Come to think of it, we have already done this with Jaguar TCS Racing.  They needed a lowpass filter. After scratching our heads for a few moments, we had to admit to not having one.  We got close to providing what they were looking for by using outlier detection, timeseries and conditional true functions, but it didn’t quite cut it for them.

What they were looking for were ways to filter the frequency content above or below some definable threshold of a signal, and thus to remove “noise” from a signal.

Here the red line represents the temperature of a brake disk, and the blue line shows what it looks like when the noise is removed.

There was nothing to do but to write own User Defined Extension.

Sure enough, with just a few lines of Python code, we had a custom-build UDx deployed in their database, providing them with just what they needed.

As for needing real-time analytics? We are living in the 2020s; this is not the turn of the 21st Century!  Long gone are “batch reporting,” queries that take hours or days to be prepared, or analytics based on stagnant, out-of-date data. Businesses demand real-time analytics on live data!

But let me get back to the original question: about the reason for opting for “Extracts” from Google Big Query to feed into Tableau. Sure, some technologies out there (and I will not be so unprofessional as to name them) are so damn slow at running analytics queries.
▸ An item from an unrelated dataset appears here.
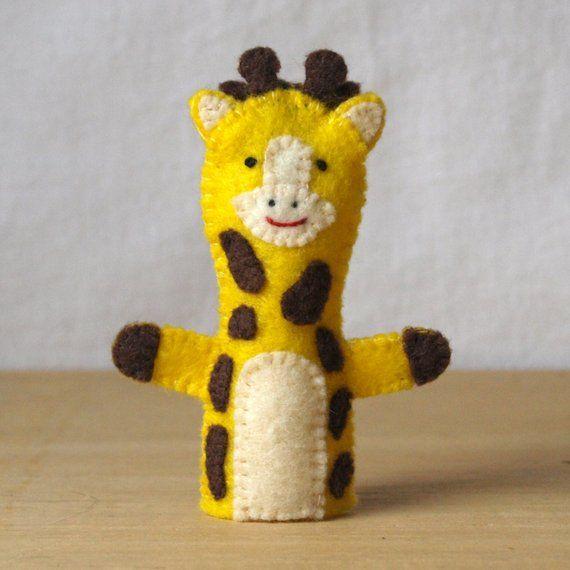 Finger wool puppet Giraffe.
They do not have the breadth of in-database functions that Vertica has, or are too complicated and convoluted to use.

When your database technology charges for each query you run against the database, you might naturally choose to look for alternative solutions.

This also reminds me of when I published my Perfect Vision 20/20 – Vertica’s 20 coolest features to see in 2020.  Although I only had a meagre 1500 views (I am clearly no “Baby Shark Dance with 10bn views), I loved one of the comments:

Why is Google Big Query missing in the comparison #9 “A huge set of built-in functions”? Google Big Query has also Machine Learning stuff inside their data warehouse and supports the SQL Standard 2011.

For which my reply was:

The reason Google Big Query was missing, was at the time I published this, we had not done a comparison of it. However, we have now done this (BigQuery 20200702), and it comes in with 266 in-database functions. This puts it behind SQL Server (288), IBM IIAS (329), Oracle (331), Snowflake (383), Greenplum (533) and way behind Vertica 10.0 coming in at 646. Though it did rank higher than Redshift, Exasol, Sybase IQ, Actian Vector, Netezza Puredata and Teradata.

Sadly, the author of the comment did not come back with his retort.

This all comes back to what I said above: You do not have to extract data from your database to do your analytics!